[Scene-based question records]
>>

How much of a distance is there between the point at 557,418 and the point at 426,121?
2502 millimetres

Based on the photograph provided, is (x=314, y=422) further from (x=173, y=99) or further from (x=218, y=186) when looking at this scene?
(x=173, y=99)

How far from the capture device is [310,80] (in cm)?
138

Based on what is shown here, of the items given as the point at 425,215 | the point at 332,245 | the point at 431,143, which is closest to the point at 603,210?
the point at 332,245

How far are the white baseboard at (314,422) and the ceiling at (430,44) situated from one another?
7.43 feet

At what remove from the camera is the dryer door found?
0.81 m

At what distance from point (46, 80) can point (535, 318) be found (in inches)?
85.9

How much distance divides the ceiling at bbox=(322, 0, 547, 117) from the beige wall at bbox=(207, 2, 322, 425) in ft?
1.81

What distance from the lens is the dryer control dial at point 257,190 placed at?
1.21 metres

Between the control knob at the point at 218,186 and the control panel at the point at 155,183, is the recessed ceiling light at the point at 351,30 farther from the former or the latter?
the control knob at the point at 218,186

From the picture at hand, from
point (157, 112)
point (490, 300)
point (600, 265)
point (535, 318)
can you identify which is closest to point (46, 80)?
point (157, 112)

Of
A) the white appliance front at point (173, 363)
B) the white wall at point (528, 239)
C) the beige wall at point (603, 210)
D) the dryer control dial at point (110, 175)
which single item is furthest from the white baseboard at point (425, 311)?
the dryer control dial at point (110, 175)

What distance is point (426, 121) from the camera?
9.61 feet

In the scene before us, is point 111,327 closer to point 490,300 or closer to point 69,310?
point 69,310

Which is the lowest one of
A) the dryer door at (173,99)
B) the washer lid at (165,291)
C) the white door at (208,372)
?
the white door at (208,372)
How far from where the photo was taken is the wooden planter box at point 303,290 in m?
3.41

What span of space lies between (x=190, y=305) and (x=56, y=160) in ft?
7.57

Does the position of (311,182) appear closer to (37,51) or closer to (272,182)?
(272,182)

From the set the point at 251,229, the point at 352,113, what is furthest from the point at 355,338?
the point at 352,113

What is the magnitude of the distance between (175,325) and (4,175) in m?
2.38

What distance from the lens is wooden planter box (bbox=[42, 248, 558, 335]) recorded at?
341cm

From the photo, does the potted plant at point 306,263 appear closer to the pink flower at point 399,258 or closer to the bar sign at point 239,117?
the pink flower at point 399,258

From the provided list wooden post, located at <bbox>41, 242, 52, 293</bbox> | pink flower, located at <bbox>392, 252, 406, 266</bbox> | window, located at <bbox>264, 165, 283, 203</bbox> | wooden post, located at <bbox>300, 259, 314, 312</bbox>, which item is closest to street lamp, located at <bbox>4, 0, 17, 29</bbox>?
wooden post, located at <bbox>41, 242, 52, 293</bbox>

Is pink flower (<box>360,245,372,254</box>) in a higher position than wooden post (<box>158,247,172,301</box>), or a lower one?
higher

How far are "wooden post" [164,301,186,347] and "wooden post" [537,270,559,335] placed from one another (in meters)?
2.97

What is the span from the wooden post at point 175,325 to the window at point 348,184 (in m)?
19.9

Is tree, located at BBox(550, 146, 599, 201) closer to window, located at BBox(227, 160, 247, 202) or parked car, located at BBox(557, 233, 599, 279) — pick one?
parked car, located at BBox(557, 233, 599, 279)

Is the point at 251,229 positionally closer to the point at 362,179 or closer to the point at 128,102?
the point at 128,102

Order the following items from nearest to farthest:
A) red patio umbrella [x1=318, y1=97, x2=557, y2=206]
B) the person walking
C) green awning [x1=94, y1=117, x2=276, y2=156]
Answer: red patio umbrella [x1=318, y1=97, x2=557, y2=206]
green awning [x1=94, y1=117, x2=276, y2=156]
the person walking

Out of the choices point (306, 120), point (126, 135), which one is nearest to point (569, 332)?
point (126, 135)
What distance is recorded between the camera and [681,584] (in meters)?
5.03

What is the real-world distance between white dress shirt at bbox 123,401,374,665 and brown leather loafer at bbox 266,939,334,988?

<<
>>

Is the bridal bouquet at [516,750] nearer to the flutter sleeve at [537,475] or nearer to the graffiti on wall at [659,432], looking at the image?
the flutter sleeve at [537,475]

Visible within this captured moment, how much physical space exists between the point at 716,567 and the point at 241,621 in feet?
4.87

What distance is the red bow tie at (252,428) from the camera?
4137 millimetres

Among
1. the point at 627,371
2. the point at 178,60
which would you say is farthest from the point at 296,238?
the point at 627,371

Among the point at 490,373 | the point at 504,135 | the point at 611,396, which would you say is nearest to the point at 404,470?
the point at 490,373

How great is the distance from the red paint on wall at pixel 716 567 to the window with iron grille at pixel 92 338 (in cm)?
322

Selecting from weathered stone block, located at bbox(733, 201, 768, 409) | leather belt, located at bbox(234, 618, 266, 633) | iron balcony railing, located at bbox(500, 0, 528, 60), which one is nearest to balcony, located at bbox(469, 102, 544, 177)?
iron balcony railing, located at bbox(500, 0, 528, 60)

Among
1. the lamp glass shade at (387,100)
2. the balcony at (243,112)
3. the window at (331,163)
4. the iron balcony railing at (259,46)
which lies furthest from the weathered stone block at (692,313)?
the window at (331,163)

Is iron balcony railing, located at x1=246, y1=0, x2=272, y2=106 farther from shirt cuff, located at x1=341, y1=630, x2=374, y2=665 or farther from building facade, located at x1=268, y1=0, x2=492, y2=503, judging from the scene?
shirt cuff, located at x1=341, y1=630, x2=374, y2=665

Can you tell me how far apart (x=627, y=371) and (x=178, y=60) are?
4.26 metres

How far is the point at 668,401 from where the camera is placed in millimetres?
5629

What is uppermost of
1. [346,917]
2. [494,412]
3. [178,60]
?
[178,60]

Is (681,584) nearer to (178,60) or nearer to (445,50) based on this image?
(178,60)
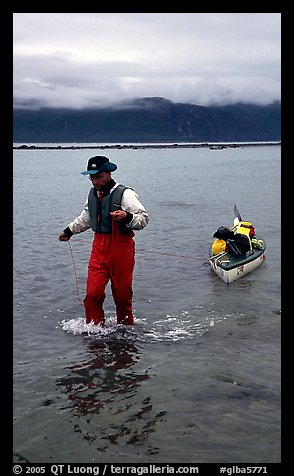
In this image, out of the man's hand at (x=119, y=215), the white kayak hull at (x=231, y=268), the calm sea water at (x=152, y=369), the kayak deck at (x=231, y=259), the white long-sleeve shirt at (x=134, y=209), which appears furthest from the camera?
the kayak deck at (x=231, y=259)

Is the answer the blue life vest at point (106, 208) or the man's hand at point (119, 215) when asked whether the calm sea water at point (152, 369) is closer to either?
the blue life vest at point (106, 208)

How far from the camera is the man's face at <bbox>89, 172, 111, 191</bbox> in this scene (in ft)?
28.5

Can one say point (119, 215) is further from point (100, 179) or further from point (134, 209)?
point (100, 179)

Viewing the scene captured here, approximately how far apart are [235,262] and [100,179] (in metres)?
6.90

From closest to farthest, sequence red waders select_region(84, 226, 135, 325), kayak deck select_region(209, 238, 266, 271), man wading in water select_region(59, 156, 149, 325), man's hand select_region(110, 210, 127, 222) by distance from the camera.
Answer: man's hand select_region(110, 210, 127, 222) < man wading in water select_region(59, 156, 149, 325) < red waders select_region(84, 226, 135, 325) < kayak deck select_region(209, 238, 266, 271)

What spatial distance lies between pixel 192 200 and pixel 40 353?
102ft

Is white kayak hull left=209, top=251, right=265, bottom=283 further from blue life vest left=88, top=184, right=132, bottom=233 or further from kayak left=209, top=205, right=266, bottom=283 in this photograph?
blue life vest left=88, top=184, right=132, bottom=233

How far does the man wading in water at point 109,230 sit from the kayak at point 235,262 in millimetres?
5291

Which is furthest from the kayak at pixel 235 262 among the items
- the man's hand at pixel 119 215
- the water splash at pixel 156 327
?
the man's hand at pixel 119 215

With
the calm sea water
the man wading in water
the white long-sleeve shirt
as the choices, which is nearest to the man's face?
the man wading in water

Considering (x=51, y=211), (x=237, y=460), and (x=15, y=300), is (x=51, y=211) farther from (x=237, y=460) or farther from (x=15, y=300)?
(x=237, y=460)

<<

_REQUIREMENT_
Identify each line of the data above that contains the word "would" and copy every such line in full.

_OUTPUT_
which would you say is farthest from the point at 296,238?
Among the point at 490,373 | the point at 504,135 | the point at 611,396, which would you say is nearest to the point at 404,470?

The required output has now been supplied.